Faszinierender Blick in die menschliche Geschichte: Der britische Zoologe Desmon Morris schreibt über die Unterschiede der Geschlechter - und ihre Folgen.

Die nackte Eva" hat Desmond Morris sein neues Buch genannt. Berühmt geworden ist der scharfsichtige Engländer vor allem mit seinem Bestseller "Der nackte Affe" (1968), in dem er die Entwicklung vom Primaten zum Wesen mit dem aufrechten Gang schildert. Diese Beschreibung setzt der 76jährige jetzt fort. Obwohl sein Buch der Schönheit der Frau gewidmet ist, geht es um eine Bewertung der Geschlechter. Die Frau besitzt für Morris den "bemerkenswertesten Organismus auf unserem Planeten". Der Mann ist dagegen erbarmungswürdig ausgestattet, hat aber die Fähigkeit, durch Mut, Lust am Abenteuer und Risikobereitschaft die Welt weiterzubringen.

Der Zoologe und Verhaltensforscher genießt hohe internationale Anerkennung und kann Forschungsergebnisse verständlich vermitteln. In seinem Alterswerk bietet Morris noch einmal Haupterkenntnisse kompakt dar. Davon profitiert der Leser, der den Hintersinn der Evolution anschaulich erläutert bekommt. Für sämtliche Verhaltensweisen der beiden Geschlechter gibt es logische, aus der Evolution abgeleitete Erkenntnisse.

In den menschlichen Urhorden hatten Frauen von Anfang an das Sagen, auch wenn sie das schwächere Geschlecht waren. Doch sie bekamen die Kinder, kommunizierten mit anderen, wuchsen in soziale Verantwortung hinein, die auch noch das Schmiermittel einer Gesellschaft in der Marktwirtschaft ist. Der Homo sapiens hätte nicht überlebt, wäre er nicht auch weiblich gewesen. Denn sein männliches Pendant stand von Anfang an unter dem Bann der Neotenie, der Entwicklungsverzögerung.

Der frühgeschichtliche Mann wurde im wesentlichen nur zum Beschaffen von Nahrung und als Erzeuger gebraucht. Für höhere Aufgaben im Stammesverband, vor allem für die Aufzucht von Kindern, war er ungeeignet. Denn seine Mitteilungsfähigkeit war eingeschränkt, er hörte schlecht, litt unter einem miserablen Geruchs- und Tastsinn, war weniger auf die Erhaltung seiner Gesundheit bedacht und zog sich schnell tödliche Verletzungen zu. Dennoch ließ sein infantiler Entwicklungszustand ihn über das übrige Tierreich hinauswachsen. Der angeborene Spieltrieb des Mannes führte zur Erkundung der Erde und ihrer Gestaltung. So hat der Mann seinen Anteil zur Kultivierung geleistet.

Aber ohne die Frau wäre es nie dazu gekommen. Sie verstand es, das Grobschlächtige des Mannes zu veredeln, durch Lob, Ermutigung, aber auch strikte Kontrolle seine Findigkeit und Abenteuerlust in richtige Bahnen zu lenken und sich dabei anzupassen. "Männer verhielten sich mehr und mehr in kindlicher Weise", stellt Morris klar, "wobei sie weniger körperliche Veränderungen durchliefen. Frauen entwickelten mehr und mehr kindliche Körpermerkmale, dabei aber weniger kindliche Eigenschaften im Geistigen."
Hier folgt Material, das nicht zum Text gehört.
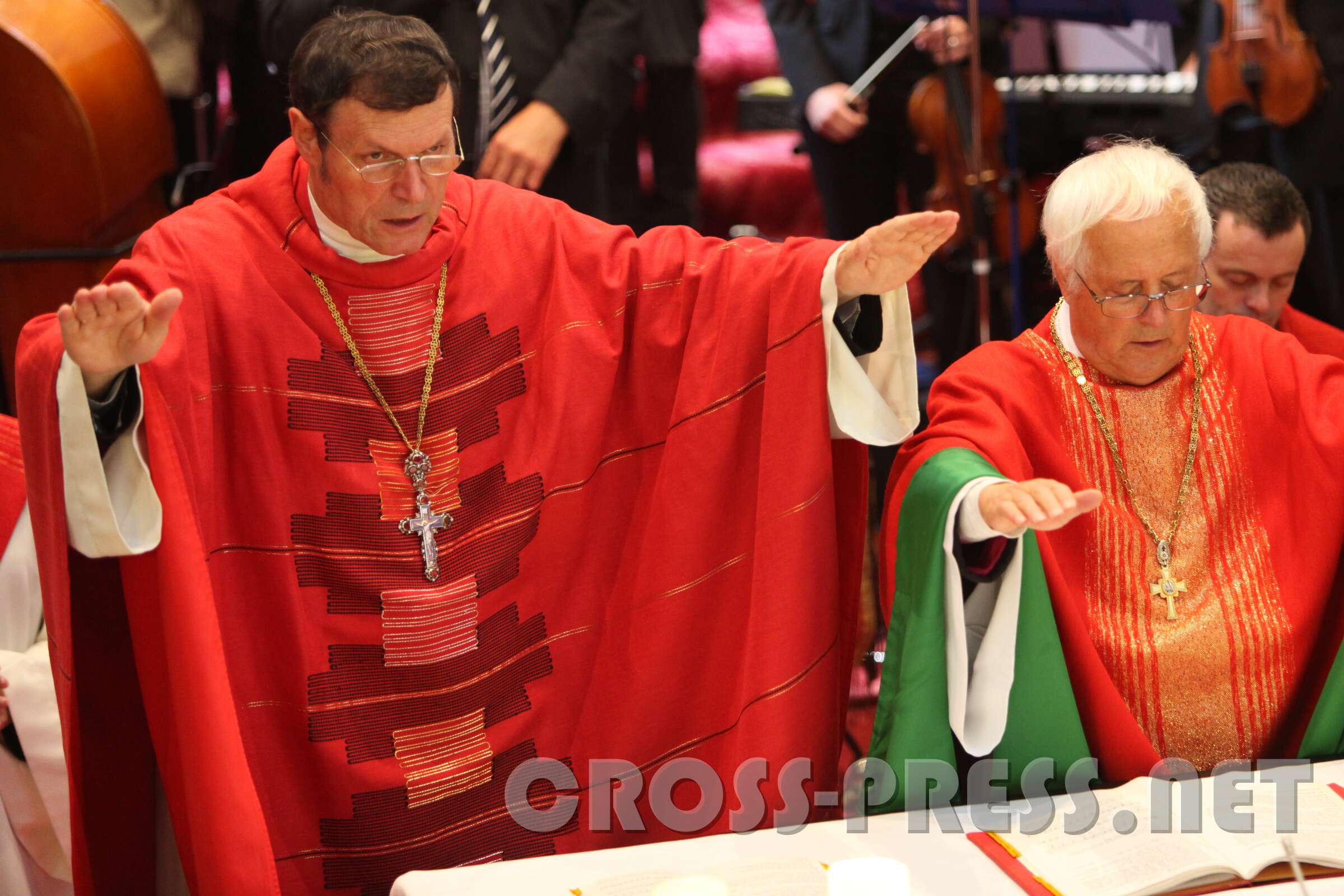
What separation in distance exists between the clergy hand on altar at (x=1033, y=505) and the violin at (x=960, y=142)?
9.17ft

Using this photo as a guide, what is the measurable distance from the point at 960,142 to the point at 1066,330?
2.36 meters

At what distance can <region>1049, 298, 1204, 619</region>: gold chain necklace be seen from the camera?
10.3ft

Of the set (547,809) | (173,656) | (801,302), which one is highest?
(801,302)

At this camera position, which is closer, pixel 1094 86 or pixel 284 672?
pixel 284 672

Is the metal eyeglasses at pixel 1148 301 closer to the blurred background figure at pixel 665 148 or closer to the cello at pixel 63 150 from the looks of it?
the blurred background figure at pixel 665 148

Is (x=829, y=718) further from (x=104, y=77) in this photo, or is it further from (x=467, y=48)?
(x=104, y=77)

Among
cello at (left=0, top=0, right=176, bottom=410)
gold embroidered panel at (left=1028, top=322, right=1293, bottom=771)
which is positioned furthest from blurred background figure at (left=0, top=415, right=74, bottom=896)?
gold embroidered panel at (left=1028, top=322, right=1293, bottom=771)

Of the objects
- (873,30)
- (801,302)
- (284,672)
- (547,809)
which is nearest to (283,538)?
(284,672)

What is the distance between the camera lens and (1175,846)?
2.57 meters

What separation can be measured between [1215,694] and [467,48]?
8.47 feet

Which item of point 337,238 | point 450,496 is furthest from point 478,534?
point 337,238

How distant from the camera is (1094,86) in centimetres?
681

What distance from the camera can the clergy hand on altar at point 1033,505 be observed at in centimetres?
263

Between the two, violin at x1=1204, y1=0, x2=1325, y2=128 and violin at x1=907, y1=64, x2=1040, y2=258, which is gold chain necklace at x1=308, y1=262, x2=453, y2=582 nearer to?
violin at x1=907, y1=64, x2=1040, y2=258
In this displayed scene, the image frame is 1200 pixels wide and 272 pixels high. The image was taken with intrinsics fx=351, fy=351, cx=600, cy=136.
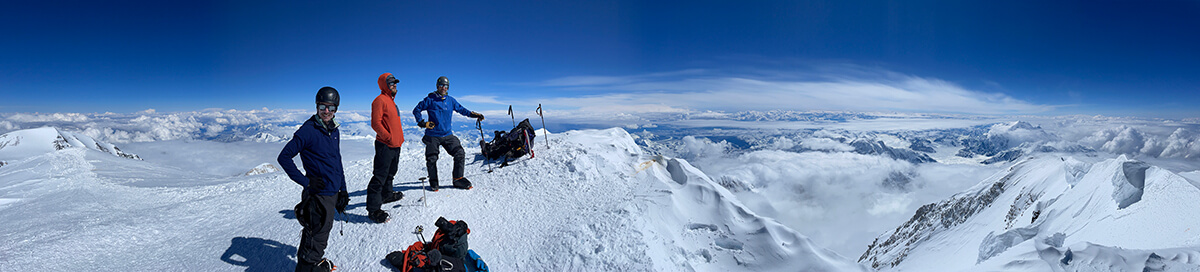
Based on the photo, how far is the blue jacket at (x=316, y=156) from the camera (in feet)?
12.5

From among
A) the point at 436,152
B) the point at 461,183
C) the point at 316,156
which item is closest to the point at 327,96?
the point at 316,156

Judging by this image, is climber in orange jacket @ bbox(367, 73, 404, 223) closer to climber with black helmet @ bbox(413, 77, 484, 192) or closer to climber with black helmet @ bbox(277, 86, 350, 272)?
climber with black helmet @ bbox(413, 77, 484, 192)

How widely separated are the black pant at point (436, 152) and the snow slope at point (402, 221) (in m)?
0.47

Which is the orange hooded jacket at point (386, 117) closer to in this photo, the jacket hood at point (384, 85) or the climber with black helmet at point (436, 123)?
the jacket hood at point (384, 85)

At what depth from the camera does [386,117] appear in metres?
5.65

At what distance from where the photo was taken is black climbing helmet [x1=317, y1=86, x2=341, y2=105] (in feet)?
13.1

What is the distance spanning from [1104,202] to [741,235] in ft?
37.9

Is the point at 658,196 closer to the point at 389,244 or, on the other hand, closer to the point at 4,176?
the point at 389,244

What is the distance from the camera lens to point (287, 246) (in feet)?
16.4

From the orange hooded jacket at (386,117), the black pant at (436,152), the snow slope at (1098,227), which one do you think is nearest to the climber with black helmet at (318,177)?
the orange hooded jacket at (386,117)

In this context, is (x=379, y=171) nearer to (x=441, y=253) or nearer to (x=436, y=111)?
(x=436, y=111)

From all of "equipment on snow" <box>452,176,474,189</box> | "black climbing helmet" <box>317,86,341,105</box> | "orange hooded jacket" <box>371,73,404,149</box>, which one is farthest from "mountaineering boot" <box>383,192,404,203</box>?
"black climbing helmet" <box>317,86,341,105</box>

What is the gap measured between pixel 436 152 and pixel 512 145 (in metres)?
3.16

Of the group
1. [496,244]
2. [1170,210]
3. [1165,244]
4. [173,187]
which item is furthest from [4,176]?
[1170,210]
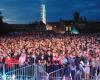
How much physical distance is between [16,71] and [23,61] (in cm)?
319

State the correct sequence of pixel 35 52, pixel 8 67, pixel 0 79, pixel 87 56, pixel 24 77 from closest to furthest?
1. pixel 0 79
2. pixel 24 77
3. pixel 8 67
4. pixel 87 56
5. pixel 35 52

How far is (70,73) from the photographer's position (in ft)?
79.9

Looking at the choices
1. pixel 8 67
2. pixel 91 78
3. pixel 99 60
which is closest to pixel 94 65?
pixel 99 60

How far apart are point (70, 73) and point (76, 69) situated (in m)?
0.80

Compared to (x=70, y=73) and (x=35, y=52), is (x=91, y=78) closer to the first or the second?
(x=70, y=73)

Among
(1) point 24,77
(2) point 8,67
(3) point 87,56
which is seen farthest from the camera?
(3) point 87,56

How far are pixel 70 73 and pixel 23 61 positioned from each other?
375 centimetres

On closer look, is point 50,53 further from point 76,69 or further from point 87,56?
point 76,69

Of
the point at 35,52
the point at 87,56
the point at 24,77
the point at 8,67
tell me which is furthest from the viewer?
the point at 35,52

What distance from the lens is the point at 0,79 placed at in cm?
2219

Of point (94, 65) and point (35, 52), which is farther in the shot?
point (35, 52)

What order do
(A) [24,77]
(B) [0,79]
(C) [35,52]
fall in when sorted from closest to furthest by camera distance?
(B) [0,79] < (A) [24,77] < (C) [35,52]

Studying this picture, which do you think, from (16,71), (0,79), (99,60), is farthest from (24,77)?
(99,60)

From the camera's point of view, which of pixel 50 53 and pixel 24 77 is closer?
pixel 24 77
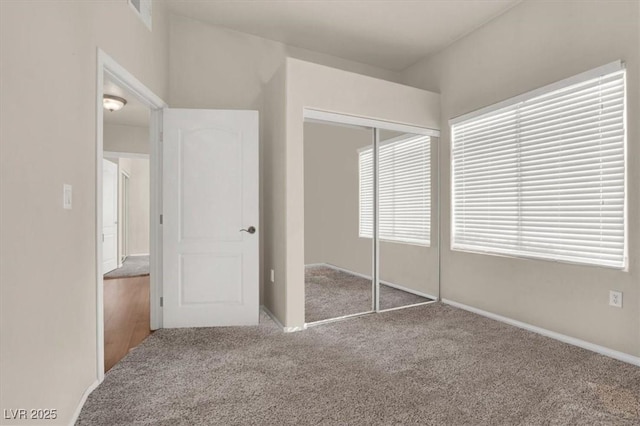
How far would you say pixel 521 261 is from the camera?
3.25m

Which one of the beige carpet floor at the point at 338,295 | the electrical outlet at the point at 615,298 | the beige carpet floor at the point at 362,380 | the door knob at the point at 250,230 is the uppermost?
the door knob at the point at 250,230

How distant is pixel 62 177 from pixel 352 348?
7.31ft

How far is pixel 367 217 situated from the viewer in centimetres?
368

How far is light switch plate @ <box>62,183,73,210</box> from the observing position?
5.75 ft

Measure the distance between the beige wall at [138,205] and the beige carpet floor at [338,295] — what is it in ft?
21.3

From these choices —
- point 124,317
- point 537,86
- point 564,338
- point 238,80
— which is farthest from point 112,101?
point 564,338

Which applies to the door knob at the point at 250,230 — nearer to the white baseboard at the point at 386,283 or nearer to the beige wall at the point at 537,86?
the white baseboard at the point at 386,283

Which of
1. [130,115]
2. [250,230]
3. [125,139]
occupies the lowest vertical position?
[250,230]

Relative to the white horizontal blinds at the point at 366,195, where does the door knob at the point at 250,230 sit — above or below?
below

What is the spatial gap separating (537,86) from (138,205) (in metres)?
8.33

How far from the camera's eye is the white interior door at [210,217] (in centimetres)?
321

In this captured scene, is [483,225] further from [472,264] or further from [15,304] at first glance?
[15,304]

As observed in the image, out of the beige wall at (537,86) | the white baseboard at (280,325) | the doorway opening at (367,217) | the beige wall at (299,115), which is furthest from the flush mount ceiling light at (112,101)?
the beige wall at (537,86)

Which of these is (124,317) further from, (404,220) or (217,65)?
(404,220)
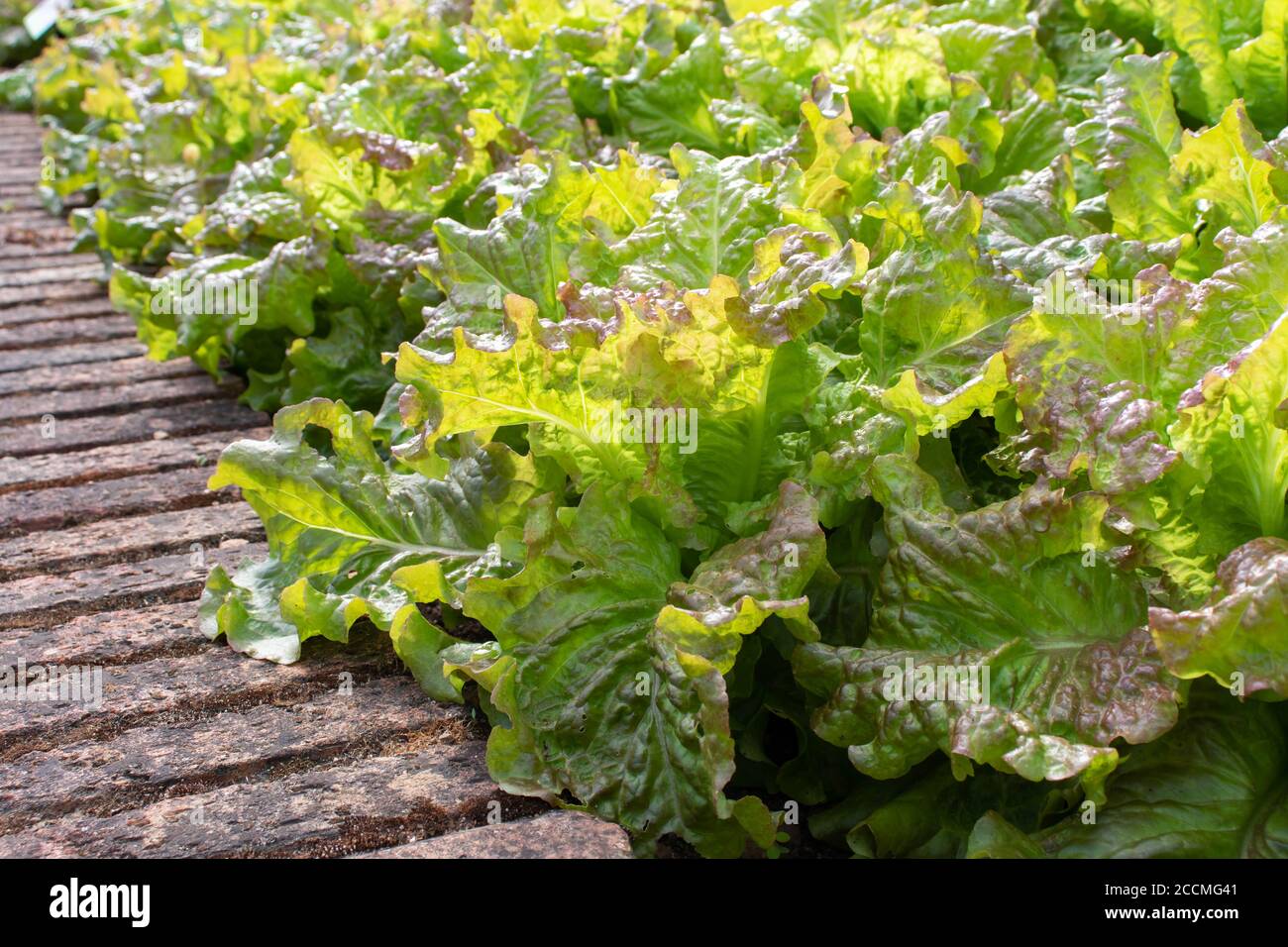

Fazit: Die Frau wandelte sich zum klugen Riesenbaby. Ihr doppelt hoher Fettanteil verleiht ihr bis ins Alter ein weicheres, anziehenderes Aussehen. Dazu tragen auch ihre feineren Knochen bei, die ihr kein grobes Aussehen verleihen. Und alles, was rund ist an der Frau - von Brüsten bis zum Po, von Waden bis zu Oberarmen - ist entwicklungsgeschichtlich dazu da, das männliche Begehren zu mobilisieren.

In 22 Kapiteln und mit seiner ganzen Detailkenntnis führt Morris den Körper der "nackten Eva" vor. Alles wird durchgenommen: Haare, Lippen und Bauch, Wangen und Genitalien, Augenbrauen und Schamhaar. Mit einem ungeheuren Wissensschatz an Erklärungen, aber auch mit trockenem englischen Humor zeigt Morris, worin sich die Frau von der Strategie ihrer Verführung bis zum Erleben des Orgasmus vom männlichen menschlichen Tier unterscheidet. Das ist lesenswert. Und am Ende steht fest: Das runde Riesenbaby ist die Siegerin der Evolution.

Desmond Morris: Die nackte Eva. Der weibliche Körper im Wandel der Kulturen. Aus dem Englischen übersetzt von Jochen Winter. Heyne Verlag München, 288 Seiten mit Fotos; 22 Euro.